What is the Current Impact of this Investigation?
When the investigation was first announced, many solar panel manufacturers increased their wholesale prices in anticipation of the potential impacts of new tariffs. Some manufacturers even paused shipments to the United States while they awaited more clarity about the situation. This resulted in increased panel pricing, and increased risks to the supply chain.
Following President Biden’s announcement of the two-year tariff exemption and the use of the Defense Production Act, we’re starting to see some improvements in the supply chain, although the industry is still digesting the expected short-term and long-term implications of these announcements.
What are the Expected Long-Term Impacts?
Long-term impacts will be determined by the outcome of the investigation, but the 24-month suspension of duties and safe harbor conditions for importers will provide needed relief to solar companies going into 2023. We’re confident that the industry can adapt and overcome, like we have in the past when facing other large-scale challenges.
What is Palmetto Doing to Mitigate Potential Risks?
Throughout this debate, one thing has been made clear: Palmetto is already well-prepared to mitigate any potential risks to sales and fulfillment that might come from this situation. In addition to the flexibility provided by our current platform, updates are already underway to further adapt and respond to these changes.
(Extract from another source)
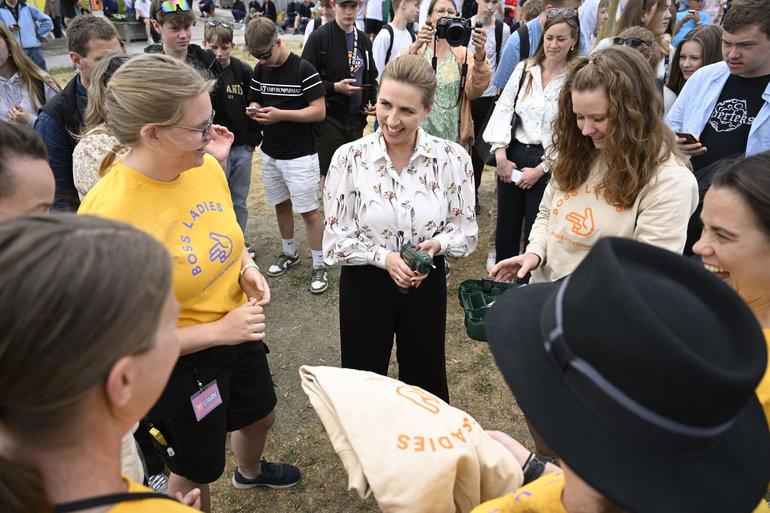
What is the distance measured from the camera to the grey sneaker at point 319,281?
474cm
Our unique market position enables us to make nimble yet significant changes that help maintain our strong supply chain position and competitive pricing, allowing our Sales and Installation Partners to continue operations as smoothly as possible.
1. Supply Risk Assessment
Actively assessing supply risk with our suppliers, to better determine where we may need to supplement existing suppliers with new panel sources and new warehouses.
2. Equipment Diversification
We are rapidly building a module diversification strategy, using criteria based on a set of product performance, warranty, underwriting, and supply availability.
3. Tech Enablement
We plan to enhance our sales platform to support locally targeted panel and module bundling, based on availability and fulfillment optimization.
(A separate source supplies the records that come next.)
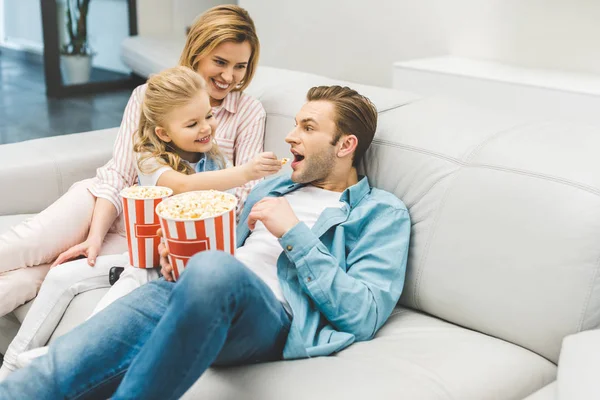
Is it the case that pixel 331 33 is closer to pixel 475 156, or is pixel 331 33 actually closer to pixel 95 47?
pixel 95 47

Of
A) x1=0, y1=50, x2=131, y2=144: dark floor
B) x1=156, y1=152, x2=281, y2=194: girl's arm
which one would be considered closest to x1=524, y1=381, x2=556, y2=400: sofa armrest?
x1=156, y1=152, x2=281, y2=194: girl's arm

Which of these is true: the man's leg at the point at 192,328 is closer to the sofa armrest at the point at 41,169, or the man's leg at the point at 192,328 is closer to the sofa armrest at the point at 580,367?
the sofa armrest at the point at 580,367

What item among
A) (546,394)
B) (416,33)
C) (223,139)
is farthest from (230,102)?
(416,33)

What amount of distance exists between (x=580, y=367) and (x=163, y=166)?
3.76 feet

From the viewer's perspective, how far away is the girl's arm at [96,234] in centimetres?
194

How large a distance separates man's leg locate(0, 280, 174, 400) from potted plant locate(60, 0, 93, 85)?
5451 mm

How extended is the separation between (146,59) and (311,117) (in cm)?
429

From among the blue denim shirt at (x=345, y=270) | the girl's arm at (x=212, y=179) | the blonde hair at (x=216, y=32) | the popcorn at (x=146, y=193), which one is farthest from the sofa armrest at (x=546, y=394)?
the blonde hair at (x=216, y=32)

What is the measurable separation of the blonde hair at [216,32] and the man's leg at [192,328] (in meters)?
0.92

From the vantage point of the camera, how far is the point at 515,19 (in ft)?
12.5

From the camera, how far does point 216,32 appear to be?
2076 millimetres

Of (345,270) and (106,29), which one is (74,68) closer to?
(106,29)

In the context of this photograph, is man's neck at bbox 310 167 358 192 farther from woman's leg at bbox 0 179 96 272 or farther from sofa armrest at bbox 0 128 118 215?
sofa armrest at bbox 0 128 118 215

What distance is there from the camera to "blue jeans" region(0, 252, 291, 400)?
129 cm
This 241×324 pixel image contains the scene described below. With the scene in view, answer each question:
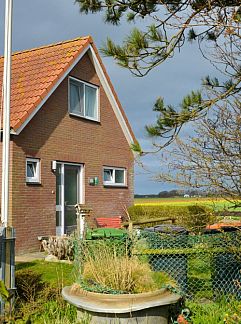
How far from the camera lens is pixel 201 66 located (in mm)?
7254

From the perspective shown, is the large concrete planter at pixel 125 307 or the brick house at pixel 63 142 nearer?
the large concrete planter at pixel 125 307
What Can Partners Expect from These Updates?
We’ll be providing additional tools and training for sales and installation partners to learn how to best use these new features.
1. New Sales Positioning
Any information about new modules in the equipment bundles will be provided to sales partners, with differences clearly outlined to aid in the sales process.
2. Automatic Module Selection
Palmetto’s sales platform will automatically add the best module option for fulfillment, based on local market requirements and conditions.
3. Updated Site Design & Engineering
Site designs and engineering plans will automatically be updated to reflect the auto-bundled equipment in any new sales proposals.
4. Stronger Supply Chain
Equipment routing from new warehouse options will be configured into our fulfillment platform, ensuring we minimize any disruptions to the supply chain.
Palmetto is Ready to Support Our Partners
In the solar industry, the only constant is change, so Palmetto takes proactive measures to address those changes and support our sales and installation partners. We will continue to monitor this situation closely, strategically intervening and engaging in measured advocacy efforts and we will update you with any important developments along the way.
The U.S. must continue to support the adoption of clean energy during this pivotal moment in human history. The world depends on it.